WORK REQUEST — The output must match the entries below exactly.

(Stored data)
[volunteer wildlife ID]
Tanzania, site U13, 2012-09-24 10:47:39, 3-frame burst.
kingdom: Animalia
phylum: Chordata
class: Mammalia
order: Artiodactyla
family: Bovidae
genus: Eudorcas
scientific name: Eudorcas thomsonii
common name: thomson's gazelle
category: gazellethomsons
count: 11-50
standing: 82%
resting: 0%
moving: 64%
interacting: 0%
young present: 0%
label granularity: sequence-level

ANSWER —
[volunteer wildlife ID]
Tanzania, site U13, 2012-09-24 10:47:39, 3-frame burst.
kingdom: Animalia
phylum: Chordata
class: Mammalia
order: Artiodactyla
family: Bovidae
genus: Eudorcas
scientific name: Eudorcas thomsonii
common name: thomson's gazelle
category: gazellethomsons
count: 11-50
standing: 82%
resting: 0%
moving: 64%
interacting: 0%
young present: 0%
label granularity: sequence-level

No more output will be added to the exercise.